NSW makes its mark at global conference

Innovative programs aimed at engaging our Aboriginal and Torres Strait Islander students were on show at the world’s largest Indigenous education forum.

Image: Sharing knowledge: Aboriginal Outcomes and Partnerships executive director Karen Jones speaks at the World Indigenous Peoples’ Conference on Education last week.

The NSW Department of Education’s work in the revival of Aboriginal languages, community partnerships and a focus on Aboriginal students completing their HSC have all held centre stage at a prestigious global education conference.

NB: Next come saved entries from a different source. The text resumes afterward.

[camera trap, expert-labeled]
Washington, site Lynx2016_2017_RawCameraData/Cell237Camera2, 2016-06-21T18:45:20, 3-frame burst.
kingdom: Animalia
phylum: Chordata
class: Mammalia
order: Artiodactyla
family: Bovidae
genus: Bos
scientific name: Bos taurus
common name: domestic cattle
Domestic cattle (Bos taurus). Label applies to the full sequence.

The NSW Department of Education’s Aboriginal Outcomes and Partnerships, Connected Communities and Communications and Engagement directorates and the NSW Aboriginal Education Consultative Group presented at the World Indigenous Peoples’ Conference on Education (WIPCE), held on the land of the Kaurna people in Tarndanya (Adelaide) last week.

Aboriginal Outcomes and Partnerships (AOP) executive director Karen Jones said the team was extremely proud to have three papers accepted for presentation at the largest and most diverse Indigenous education forum in the world.

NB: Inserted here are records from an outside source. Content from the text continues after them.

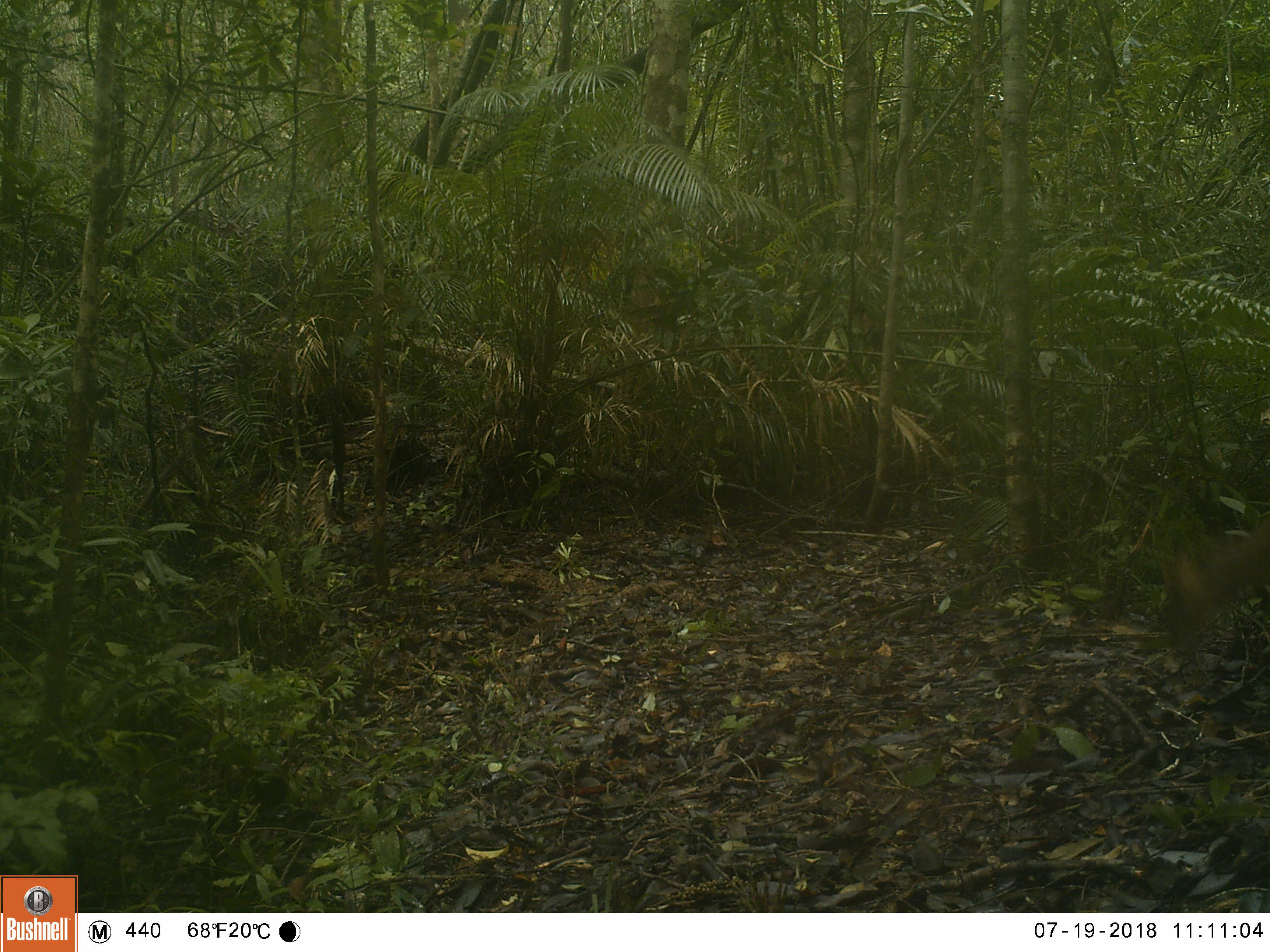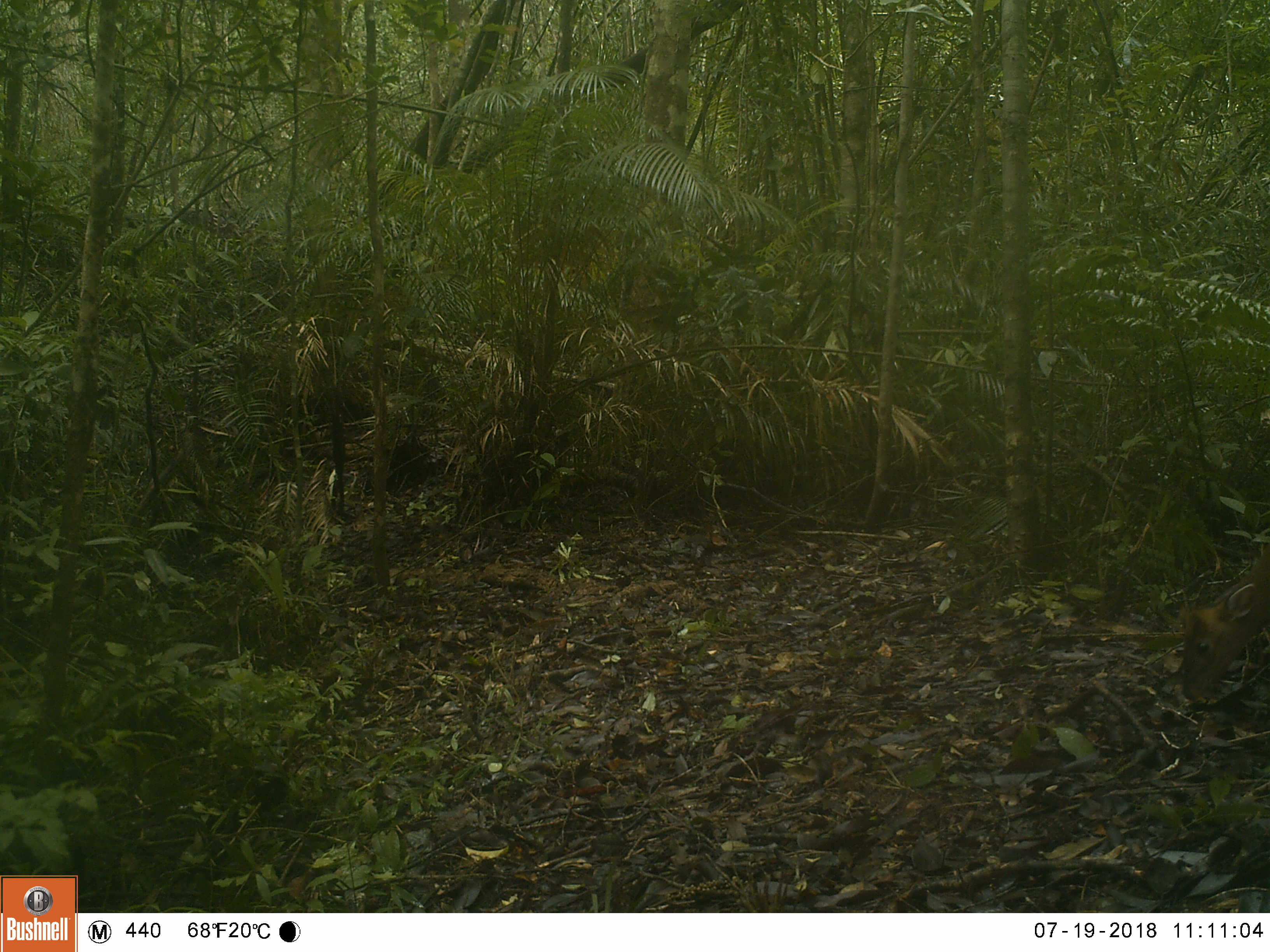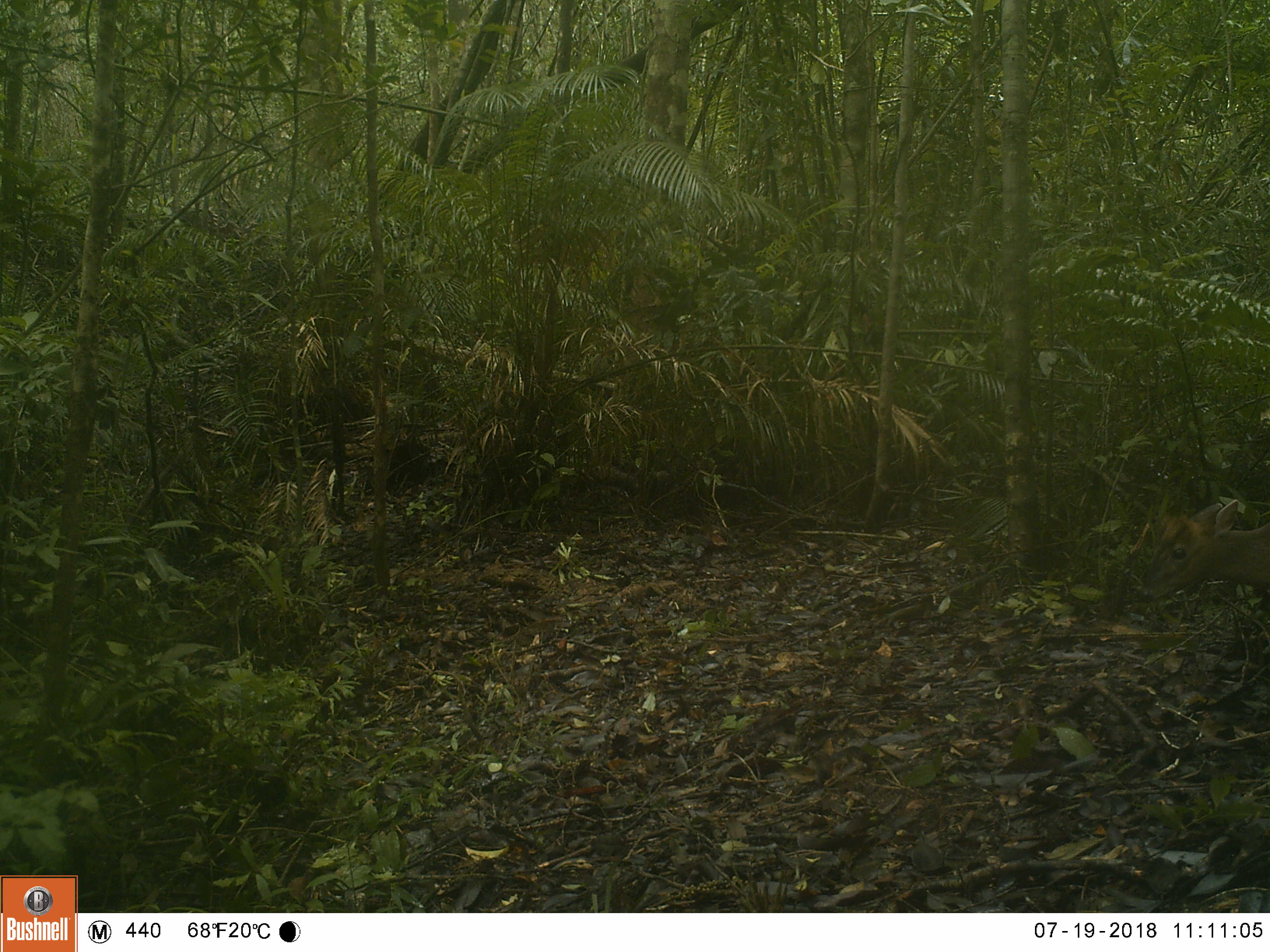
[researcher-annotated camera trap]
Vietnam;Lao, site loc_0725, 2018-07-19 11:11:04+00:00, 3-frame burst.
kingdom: Animalia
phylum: Chordata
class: Mammalia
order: Artiodactyla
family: Cervidae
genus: Muntiacus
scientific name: Muntiacus rooseveltorum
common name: roosevelt's muntjac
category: roosevelts muntjac group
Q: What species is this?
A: Roosevelts muntjac group (roosevelt's muntjac) (Muntiacus rooseveltorum).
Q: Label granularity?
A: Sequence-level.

“Being selected to present three papers at such a high-profile event speaks to the impact of the work we are undertaking in NSW and the strength of our approach that places engagement and consultation at the centre of everything we do with our First Nations communities and the NSW Aboriginal Education Consultative Group Inc,” Ms Jones said.

AOP delivered papers on the Aboriginal Language and Culture Nests, the impact of the NSW Aboriginal Education Consultative Group Incorporation and DoE Partnership Agreement and the ‘My Future, My Culture, My Way’ campaign.

Menindee Central School, represented the Connected Communities directorate, with executive principal Fiona Kelly, senior leader community engagement Daniel Fusi and teacher Jorden Mose delivering a presentation on the ‘Menindee Way” of engaging students and community.

Connected Communities executive director Michele Hall said Menindee’s team being asked to share their experiences with a global audience was an incredible honour.

Ms Hall said many of the Connected Communities schools sent representatives to the conference and some schools supported their local AECG President (who is also chair of the Local School Reference group) to attend the conference.

“Being able to share our successes and learn from other First Nations educators is an exceptional opportunity to see what practices are effective in helping Aboriginal and Torres Strait Islander students to reach their full potential,” she said.

Briar Road Public School principal Tammy Anderson also presented at the conference detailing how the school’s pedagogy is built upon the practice of Aboriginal storytelling and outlining the impact this has had on student identity and performance.

An estimated 2300 delegates from more than 90 countries attended the five-day conference.

Ms Jones co-presented with NSW AECG President Catherine Trindall on the renewed Partnership Agreement Walking Together, Working Together 2020-2030.

They showcased its best practice state-wide community engagement processes, genuine partnership initiatives and decision making at all levels of the educational sector and its impact in delivering sustainable and successful outcomes for Aboriginal learners and families across NSW.

Aboriginal Outcomes and Partnerships director Tanya Neal said her team - Glen Cook, Talara Freeman and Rowan Savage – had presented in partnership with Connie Ah See from the NSW AECG on the methods used to revive, teach and celebrate Aboriginal Languages in NSW public schools through the Language and Culture Nest initiative.

The program, which has run since 2013, has seen thousands of students across NSW participate in learning Aboriginal languages under the Nest initiative (not counting students who learn Aboriginal languages in other schools).

“These processes and methodologies will be useful to participants from other countries and other Australian jurisdictions engaged in Indigenous language revival through the education system, in partnership with local Indigenous communities,” Ms Neal said.

Shari Ujdur, from the Communications and Engagement directorate, and AOP Secondary Education Initiatives leader Des Crawford showcased the ‘My Future, My Culture, My Way’ campaign.

The campaign promotes the goal of Aboriginal students attaining their final school qualifications at the same rate as non-Aboriginal students in NSW Australia and is a collaboration between DOE, the NSW AECG, and the NSW Coalition of Aboriginal Peak Organisations.

Mr Crawford said participating in the conference was a great honour.

“To be able to listen, share and learn with our Indigenous brothers and sisters from around the world was a privilege,” he said.

“This was an amazing collection of First Nations people coming together to share their work, personal stories and insights which are making a positive difference academically, culturally, and spiritually for our First Nations students around the world.”